Written task ▸ Count how many lines in the entries below contain the word "left". Give only that number.
## Begin Data provided
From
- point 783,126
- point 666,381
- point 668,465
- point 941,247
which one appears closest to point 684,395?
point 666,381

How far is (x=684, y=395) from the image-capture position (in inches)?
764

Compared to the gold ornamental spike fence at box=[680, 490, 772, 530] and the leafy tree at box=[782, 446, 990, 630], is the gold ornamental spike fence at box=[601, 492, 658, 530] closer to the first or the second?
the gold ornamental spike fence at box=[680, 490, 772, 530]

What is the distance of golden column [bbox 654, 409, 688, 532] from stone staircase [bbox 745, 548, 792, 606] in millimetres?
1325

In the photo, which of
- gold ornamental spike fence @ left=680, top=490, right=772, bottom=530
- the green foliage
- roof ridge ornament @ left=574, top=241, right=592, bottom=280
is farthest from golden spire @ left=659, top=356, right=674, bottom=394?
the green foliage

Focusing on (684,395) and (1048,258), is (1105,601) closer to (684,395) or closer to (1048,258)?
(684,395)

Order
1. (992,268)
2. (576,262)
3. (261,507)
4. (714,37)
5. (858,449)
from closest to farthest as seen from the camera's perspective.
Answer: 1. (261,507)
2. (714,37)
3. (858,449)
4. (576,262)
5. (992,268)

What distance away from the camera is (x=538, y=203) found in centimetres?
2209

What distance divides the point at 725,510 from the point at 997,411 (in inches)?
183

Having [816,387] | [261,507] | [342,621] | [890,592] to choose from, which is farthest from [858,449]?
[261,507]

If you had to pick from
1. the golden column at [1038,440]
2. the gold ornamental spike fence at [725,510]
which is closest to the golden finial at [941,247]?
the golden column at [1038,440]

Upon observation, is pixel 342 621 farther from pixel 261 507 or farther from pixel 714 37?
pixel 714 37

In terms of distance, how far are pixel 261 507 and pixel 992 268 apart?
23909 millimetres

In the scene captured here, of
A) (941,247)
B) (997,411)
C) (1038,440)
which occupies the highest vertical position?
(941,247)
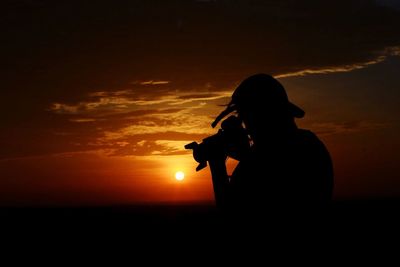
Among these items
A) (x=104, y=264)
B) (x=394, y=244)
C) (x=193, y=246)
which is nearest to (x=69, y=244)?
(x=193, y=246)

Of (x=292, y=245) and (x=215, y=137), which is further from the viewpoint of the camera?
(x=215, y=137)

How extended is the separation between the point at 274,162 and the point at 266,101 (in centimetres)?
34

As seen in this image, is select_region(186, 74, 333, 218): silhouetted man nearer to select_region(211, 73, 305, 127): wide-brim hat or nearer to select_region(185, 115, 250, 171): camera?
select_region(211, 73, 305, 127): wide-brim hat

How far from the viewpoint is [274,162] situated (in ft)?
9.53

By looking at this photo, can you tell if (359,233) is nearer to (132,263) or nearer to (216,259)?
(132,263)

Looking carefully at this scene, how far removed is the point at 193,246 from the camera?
## End Data provided
## Begin Data provided
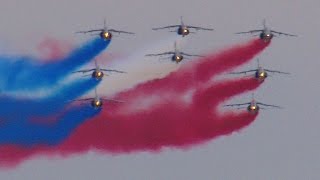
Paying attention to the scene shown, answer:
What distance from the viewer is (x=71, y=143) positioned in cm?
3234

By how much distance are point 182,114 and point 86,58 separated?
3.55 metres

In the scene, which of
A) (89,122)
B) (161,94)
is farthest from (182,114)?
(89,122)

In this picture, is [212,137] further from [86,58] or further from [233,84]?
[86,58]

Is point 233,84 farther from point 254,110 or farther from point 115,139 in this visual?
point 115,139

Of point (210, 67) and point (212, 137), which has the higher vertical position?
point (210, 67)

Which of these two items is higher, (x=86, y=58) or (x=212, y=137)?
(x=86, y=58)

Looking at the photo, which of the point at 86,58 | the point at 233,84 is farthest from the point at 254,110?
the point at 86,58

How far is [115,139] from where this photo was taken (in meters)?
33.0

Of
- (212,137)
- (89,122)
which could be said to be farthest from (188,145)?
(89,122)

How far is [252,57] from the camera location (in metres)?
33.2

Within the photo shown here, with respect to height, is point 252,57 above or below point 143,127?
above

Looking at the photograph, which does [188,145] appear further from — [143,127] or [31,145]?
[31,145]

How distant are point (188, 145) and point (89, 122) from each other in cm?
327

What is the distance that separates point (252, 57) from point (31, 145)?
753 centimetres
## End Data provided
## Begin Data provided
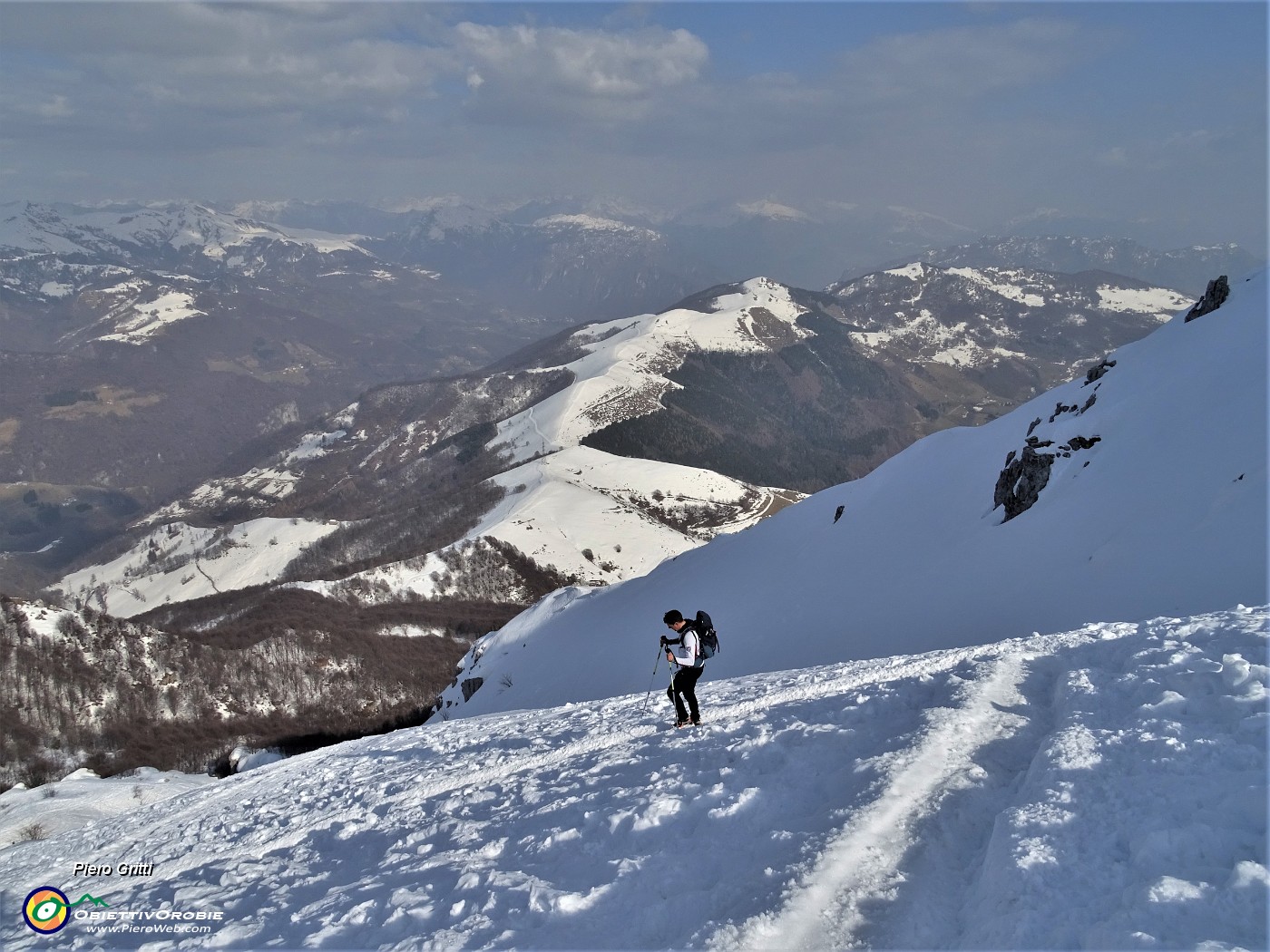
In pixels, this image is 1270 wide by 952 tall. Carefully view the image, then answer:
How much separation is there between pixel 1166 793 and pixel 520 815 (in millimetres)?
## End Data provided
Problem solution ▸ 3